Odradek / Pupella-Noguès

Pôle de création et développement pour les arts de la marionnette

Claire Dancoisne, Théâtre La Licorne

Sur quoi travailles-tu en ce moment ?

Suivre les tournées est très important pour moi. Autant que cela est possible, il me plait de suivre les spectacles pour les voir évoluer, les resserrer, les rajuster quand c’est nécessaire. Rencontrer les réactions d’un public différent selon les régions, les pays. Un bébé que j’aime suivre dans sa trajectoire.

Et puis je concocte et prépare les projets sur les trois années à venir :
trois créations sur ces prochains temps. Écrire, imaginer les constructions, contacter les comédiens... et travailler à être moins énervée quand il faut faire vite !
Et puis je travaille à inscrire la Licorne dans un nouveau lieu et au projet d’Un Centre Européen pour la Marionnette et le Théâtre d’Objets dans le Nord-Pas-de-Calais. Un projet qui avance même si nos urgences ne sont pas les mêmes que les politiques !

Est ce que ça va ?

Oui ça va quand les questions se posent sur la création. Les moments que je préfère ce sont ces avants prochains spectacles et projets où tout est encore possible, où tout s’imagine, se dessine, se repense. Ça va, quand j’ai vraiment le sentiment de faire mon métier, quand je suis sur un plateau et non pas à chercher de l’argent de partout, ça va quand les projets posent encore question sur mes choix artistiques. J’aime la colère comme état.
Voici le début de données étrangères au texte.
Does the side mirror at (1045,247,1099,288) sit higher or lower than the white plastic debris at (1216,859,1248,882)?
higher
Elle met en alerte.

Qu’est ce qui ne va pas ?

Ce qui est difficile à vivre c’est souvent l’état d’urgence à laquelle nous sommes confrontés quotidiennement... et paradoxalement la difficulté de se projeter sur un minimum de trois ans à venir. Les productions étant devenues tellement longues à monter, il faut savoir se projeter tout le temps et en même temps savoir gérer au jour le jour un planning serré. Vraiment ce qui ne va pas et qui devient chaque année de plus en plus difficile ce sont les conditions de production. Je n’aime pas quand la lassitude prend le pas sur la colère.